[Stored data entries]
• • • • • • •
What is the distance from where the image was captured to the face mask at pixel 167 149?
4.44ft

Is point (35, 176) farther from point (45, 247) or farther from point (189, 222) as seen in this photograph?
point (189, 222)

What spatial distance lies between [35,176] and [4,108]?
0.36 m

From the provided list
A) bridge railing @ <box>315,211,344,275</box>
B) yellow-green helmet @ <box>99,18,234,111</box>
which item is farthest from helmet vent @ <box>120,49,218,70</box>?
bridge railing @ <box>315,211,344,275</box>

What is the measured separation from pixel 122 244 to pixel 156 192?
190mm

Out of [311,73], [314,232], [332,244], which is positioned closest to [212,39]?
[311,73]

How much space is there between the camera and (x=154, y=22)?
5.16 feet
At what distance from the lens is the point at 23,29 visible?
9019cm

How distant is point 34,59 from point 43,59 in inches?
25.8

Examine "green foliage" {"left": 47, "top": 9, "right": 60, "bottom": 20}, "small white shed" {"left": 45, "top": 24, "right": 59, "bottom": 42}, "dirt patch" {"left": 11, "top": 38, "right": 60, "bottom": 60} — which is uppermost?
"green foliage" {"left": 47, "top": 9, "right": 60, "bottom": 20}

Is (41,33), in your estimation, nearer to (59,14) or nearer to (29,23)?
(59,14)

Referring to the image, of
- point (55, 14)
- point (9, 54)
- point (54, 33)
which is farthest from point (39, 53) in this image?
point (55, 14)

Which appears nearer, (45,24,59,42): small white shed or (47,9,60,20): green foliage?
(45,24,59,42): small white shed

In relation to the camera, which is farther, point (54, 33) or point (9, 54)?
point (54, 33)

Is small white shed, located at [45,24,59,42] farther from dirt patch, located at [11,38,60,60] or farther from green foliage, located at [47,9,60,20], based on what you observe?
• • • • • • •
SHORT TASK —
Convert every line of the listing above into a JSON list of strings, with one string per line and blank lines omitted.

SOLUTION TO THIS PROBLEM —
[
  "What is the distance from where the image was captured to the face mask at pixel 167 149?",
  "4.44ft",
  "Is point (35, 176) farther from point (45, 247) or farther from point (189, 222) as seen in this photograph?",
  "point (189, 222)",
  "What spatial distance lies between [35,176] and [4,108]?",
  "0.36 m",
  "From the provided list",
  "A) bridge railing @ <box>315,211,344,275</box>",
  "B) yellow-green helmet @ <box>99,18,234,111</box>",
  "which item is farthest from helmet vent @ <box>120,49,218,70</box>?",
  "bridge railing @ <box>315,211,344,275</box>",
  "What is the measured separation from pixel 122 244 to pixel 156 192?",
  "190mm",
  "Out of [311,73], [314,232], [332,244], which is positioned closest to [212,39]?",
  "[311,73]",
  "How much space is there between the camera and (x=154, y=22)?",
  "5.16 feet",
  "At what distance from the lens is the point at 23,29 visible?",
  "9019cm",
  "How distant is point 34,59 from point 43,59 in inches?",
  "25.8",
  "Examine \"green foliage\" {\"left\": 47, \"top\": 9, \"right\": 60, \"bottom\": 20}, \"small white shed\" {\"left\": 45, \"top\": 24, \"right\": 59, \"bottom\": 42}, \"dirt patch\" {\"left\": 11, \"top\": 38, \"right\": 60, \"bottom\": 60} — which is uppermost?",
  "\"green foliage\" {\"left\": 47, \"top\": 9, \"right\": 60, \"bottom\": 20}",
  "Is (41,33), in your estimation, nearer to (59,14) or nearer to (29,23)?",
  "(59,14)",
  "Referring to the image, of",
  "- point (55, 14)",
  "- point (9, 54)",
  "- point (54, 33)",
  "which is farthest from point (39, 53) in this image?",
  "point (55, 14)",
  "Which appears nearer, (45,24,59,42): small white shed or (47,9,60,20): green foliage?",
  "(45,24,59,42): small white shed",
  "In relation to the camera, which is farther, point (54, 33) or point (9, 54)?",
  "point (54, 33)",
  "Is small white shed, located at [45,24,59,42] farther from dirt patch, located at [11,38,60,60] or farther from green foliage, located at [47,9,60,20], based on what you observe?"
]